▶ [Goal]
Render the entry lines from the one containing "What distance from the camera is point" through the one containing "Answer: the spectator", both included, as a JSON list of strings with one string per line and blank lines omitted.

Data items:

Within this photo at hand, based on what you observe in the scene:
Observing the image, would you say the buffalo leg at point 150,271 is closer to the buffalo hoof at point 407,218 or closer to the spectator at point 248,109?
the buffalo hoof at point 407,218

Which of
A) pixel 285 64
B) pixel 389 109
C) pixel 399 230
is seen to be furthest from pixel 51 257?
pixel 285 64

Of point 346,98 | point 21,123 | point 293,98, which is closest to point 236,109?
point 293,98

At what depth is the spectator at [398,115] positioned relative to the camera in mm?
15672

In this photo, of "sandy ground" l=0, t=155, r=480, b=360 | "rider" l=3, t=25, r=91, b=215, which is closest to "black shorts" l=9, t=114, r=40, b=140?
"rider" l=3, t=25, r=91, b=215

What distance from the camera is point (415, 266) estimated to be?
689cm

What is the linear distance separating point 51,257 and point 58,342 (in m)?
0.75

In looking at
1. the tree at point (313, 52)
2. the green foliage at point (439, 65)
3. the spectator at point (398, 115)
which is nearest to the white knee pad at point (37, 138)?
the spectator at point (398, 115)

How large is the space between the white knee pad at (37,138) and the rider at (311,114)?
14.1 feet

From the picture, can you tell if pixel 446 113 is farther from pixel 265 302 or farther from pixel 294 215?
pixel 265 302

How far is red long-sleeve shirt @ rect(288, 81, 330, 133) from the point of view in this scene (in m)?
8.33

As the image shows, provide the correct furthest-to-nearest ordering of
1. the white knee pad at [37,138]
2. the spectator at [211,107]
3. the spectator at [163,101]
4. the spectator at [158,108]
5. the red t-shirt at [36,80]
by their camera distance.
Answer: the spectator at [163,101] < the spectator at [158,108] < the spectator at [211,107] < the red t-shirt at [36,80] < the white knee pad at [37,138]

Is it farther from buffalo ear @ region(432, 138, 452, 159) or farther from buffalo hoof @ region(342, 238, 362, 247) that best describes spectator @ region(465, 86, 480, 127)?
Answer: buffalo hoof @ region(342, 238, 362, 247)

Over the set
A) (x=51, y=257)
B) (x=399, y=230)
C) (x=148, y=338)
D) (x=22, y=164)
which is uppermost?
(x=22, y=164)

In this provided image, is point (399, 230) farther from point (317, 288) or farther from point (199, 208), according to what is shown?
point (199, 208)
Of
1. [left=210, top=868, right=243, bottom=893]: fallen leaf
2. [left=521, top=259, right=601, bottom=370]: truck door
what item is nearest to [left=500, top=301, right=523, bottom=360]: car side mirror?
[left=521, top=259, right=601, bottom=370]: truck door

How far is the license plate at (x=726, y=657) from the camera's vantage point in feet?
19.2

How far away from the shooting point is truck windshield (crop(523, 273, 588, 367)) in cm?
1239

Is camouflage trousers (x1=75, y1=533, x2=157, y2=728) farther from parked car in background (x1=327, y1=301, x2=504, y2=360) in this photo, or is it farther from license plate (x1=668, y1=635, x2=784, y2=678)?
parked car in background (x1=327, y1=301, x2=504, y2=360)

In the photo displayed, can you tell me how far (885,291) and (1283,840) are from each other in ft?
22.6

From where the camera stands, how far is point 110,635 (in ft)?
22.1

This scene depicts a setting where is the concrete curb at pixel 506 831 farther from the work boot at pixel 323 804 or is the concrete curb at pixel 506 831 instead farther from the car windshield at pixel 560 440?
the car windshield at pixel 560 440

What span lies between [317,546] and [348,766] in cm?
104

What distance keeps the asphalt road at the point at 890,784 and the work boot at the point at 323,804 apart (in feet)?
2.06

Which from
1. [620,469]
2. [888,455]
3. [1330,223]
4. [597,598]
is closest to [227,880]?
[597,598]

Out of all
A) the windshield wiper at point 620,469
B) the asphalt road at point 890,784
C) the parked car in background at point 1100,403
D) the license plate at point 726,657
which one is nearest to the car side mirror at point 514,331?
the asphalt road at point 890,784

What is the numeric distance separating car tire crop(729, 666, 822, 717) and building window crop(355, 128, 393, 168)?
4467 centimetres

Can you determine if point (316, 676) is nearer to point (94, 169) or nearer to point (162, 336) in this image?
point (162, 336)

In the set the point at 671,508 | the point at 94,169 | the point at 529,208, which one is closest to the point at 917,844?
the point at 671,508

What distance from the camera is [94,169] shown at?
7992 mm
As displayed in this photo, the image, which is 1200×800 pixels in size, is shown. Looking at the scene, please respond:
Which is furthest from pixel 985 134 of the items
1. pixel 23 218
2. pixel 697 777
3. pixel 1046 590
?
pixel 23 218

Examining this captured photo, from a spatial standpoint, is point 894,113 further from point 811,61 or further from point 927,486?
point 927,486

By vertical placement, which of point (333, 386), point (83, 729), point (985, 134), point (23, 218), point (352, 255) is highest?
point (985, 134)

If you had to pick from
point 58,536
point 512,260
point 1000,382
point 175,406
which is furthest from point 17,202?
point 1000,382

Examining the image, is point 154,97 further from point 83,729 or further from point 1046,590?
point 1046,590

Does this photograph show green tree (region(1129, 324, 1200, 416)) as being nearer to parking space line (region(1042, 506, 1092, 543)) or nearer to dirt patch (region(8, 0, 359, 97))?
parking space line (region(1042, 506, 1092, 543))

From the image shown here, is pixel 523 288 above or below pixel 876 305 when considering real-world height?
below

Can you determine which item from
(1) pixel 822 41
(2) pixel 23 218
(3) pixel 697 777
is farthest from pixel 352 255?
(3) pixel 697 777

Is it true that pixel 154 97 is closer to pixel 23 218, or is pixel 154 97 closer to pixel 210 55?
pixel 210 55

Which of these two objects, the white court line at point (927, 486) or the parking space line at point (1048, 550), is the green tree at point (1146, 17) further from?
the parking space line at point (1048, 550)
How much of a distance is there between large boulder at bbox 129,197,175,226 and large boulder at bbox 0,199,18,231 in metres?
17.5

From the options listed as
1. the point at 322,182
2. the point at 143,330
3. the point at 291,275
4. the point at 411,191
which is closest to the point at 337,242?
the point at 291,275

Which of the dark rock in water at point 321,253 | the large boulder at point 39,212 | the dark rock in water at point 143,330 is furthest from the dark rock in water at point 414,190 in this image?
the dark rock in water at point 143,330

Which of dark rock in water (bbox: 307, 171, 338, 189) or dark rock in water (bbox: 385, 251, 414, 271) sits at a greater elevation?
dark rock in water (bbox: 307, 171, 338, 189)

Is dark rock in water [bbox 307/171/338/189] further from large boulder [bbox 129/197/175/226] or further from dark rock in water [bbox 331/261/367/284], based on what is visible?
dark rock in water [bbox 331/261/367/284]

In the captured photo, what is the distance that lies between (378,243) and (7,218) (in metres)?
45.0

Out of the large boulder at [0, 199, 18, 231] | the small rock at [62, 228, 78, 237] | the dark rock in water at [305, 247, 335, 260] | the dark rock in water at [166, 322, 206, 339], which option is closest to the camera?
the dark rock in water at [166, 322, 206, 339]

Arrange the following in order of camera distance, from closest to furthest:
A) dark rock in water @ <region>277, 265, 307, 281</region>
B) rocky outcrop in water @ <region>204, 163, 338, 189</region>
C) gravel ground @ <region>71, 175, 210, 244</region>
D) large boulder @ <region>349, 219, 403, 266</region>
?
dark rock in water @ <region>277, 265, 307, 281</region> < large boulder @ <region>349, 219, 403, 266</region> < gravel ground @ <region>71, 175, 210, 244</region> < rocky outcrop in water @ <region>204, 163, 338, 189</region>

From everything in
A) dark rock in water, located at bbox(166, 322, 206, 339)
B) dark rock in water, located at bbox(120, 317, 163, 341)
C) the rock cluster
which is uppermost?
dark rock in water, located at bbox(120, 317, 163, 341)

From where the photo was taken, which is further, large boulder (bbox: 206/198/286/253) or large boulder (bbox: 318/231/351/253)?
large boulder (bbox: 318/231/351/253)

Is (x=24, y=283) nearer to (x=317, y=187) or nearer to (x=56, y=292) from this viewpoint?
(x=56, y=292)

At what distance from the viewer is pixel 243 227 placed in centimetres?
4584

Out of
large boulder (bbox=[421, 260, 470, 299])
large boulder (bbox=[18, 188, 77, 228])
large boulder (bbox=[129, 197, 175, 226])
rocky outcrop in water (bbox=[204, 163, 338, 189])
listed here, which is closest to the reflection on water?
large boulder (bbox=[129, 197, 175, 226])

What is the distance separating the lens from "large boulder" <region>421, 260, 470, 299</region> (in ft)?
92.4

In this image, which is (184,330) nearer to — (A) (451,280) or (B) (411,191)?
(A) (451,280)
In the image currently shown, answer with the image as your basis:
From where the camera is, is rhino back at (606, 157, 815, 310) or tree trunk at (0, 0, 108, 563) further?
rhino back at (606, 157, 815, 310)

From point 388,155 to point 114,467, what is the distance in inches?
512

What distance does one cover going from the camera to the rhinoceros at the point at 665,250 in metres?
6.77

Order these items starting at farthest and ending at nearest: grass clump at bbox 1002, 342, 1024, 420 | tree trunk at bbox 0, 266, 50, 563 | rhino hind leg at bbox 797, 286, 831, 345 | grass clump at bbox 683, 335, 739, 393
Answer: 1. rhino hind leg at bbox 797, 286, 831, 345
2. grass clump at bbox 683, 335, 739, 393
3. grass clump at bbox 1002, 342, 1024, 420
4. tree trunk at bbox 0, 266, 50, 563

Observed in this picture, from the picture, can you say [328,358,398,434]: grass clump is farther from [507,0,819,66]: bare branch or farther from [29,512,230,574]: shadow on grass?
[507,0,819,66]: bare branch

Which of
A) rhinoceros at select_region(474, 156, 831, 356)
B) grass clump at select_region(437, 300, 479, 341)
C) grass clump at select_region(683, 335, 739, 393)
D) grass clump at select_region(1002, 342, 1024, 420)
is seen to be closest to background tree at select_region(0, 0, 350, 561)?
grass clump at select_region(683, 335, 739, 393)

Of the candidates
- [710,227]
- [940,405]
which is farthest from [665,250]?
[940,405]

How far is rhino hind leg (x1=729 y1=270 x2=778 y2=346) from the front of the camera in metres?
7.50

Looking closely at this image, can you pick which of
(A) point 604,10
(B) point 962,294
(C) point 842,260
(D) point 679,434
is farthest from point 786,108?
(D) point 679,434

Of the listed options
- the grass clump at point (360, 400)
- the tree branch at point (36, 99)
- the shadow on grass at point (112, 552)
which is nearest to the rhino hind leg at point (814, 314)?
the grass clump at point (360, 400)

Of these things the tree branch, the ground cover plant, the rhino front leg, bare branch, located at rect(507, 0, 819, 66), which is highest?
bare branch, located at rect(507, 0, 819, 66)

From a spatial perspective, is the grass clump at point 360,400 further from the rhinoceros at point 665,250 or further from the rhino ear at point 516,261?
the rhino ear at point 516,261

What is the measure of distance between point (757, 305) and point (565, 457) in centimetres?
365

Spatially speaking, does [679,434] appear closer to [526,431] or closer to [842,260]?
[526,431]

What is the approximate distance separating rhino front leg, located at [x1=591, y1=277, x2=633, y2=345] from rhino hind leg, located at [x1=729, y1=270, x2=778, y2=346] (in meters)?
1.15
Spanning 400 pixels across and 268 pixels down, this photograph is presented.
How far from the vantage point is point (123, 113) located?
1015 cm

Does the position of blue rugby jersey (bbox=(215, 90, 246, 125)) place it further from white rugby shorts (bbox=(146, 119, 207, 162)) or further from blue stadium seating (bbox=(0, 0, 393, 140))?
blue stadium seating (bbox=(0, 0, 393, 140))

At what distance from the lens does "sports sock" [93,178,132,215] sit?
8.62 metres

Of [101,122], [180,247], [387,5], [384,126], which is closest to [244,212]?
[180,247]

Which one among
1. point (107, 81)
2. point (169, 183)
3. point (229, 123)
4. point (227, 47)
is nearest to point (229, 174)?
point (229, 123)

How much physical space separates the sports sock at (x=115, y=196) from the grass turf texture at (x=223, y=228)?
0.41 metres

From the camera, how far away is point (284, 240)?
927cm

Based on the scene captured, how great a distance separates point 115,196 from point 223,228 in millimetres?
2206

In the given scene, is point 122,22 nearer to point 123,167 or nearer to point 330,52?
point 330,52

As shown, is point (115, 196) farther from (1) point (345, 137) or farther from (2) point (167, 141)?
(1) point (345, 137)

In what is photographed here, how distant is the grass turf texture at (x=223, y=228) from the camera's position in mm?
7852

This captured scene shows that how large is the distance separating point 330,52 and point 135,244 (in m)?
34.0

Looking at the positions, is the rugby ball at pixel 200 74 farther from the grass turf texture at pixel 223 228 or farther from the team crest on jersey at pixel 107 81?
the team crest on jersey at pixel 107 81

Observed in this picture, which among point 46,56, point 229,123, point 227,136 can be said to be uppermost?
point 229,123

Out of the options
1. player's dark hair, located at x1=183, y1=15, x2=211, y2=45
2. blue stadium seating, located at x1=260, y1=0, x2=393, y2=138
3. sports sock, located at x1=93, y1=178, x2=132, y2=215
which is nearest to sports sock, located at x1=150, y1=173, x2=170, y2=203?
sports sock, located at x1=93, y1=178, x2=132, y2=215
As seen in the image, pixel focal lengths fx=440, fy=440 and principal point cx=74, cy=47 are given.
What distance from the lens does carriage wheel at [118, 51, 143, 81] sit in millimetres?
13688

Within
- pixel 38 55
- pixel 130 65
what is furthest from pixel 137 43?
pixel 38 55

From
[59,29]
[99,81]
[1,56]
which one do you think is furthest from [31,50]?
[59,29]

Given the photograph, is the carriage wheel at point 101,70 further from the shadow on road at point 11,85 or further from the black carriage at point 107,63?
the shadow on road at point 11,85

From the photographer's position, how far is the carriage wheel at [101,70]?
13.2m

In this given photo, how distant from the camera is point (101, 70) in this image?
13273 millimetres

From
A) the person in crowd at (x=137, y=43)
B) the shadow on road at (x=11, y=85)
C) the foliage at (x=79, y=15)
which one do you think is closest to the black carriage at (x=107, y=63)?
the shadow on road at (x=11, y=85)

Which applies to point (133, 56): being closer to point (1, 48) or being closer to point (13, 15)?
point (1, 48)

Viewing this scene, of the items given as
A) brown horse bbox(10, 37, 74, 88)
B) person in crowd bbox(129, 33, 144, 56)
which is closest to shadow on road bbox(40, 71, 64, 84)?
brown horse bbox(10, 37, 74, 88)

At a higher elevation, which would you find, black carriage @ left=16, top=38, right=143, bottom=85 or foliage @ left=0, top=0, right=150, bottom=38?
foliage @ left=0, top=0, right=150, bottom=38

▶ [Problem solution]
[
  "What distance from the camera is point (415, 266) estimated to be?",
  "689cm",
  "What is the linear distance separating point 51,257 and point 58,342 (in m)?",
  "0.75",
  "In looking at",
  "1. the tree at point (313, 52)",
  "2. the green foliage at point (439, 65)",
  "3. the spectator at point (398, 115)",
  "which is nearest to the white knee pad at point (37, 138)?",
  "the spectator at point (398, 115)",
  "How large is the space between the white knee pad at (37,138) and the rider at (311,114)?",
  "14.1 feet",
  "From the picture, can you tell if pixel 446 113 is farther from pixel 265 302 or farther from pixel 294 215?",
  "pixel 265 302",
  "How far is red long-sleeve shirt @ rect(288, 81, 330, 133) from the point of view in this scene (in m)?",
  "8.33",
  "As the image shows, provide the correct furthest-to-nearest ordering of",
  "1. the white knee pad at [37,138]",
  "2. the spectator at [211,107]",
  "3. the spectator at [163,101]",
  "4. the spectator at [158,108]",
  "5. the red t-shirt at [36,80]",
  "by their camera distance.",
  "Answer: the spectator at [163,101] < the spectator at [158,108] < the spectator at [211,107] < the red t-shirt at [36,80] < the white knee pad at [37,138]"
]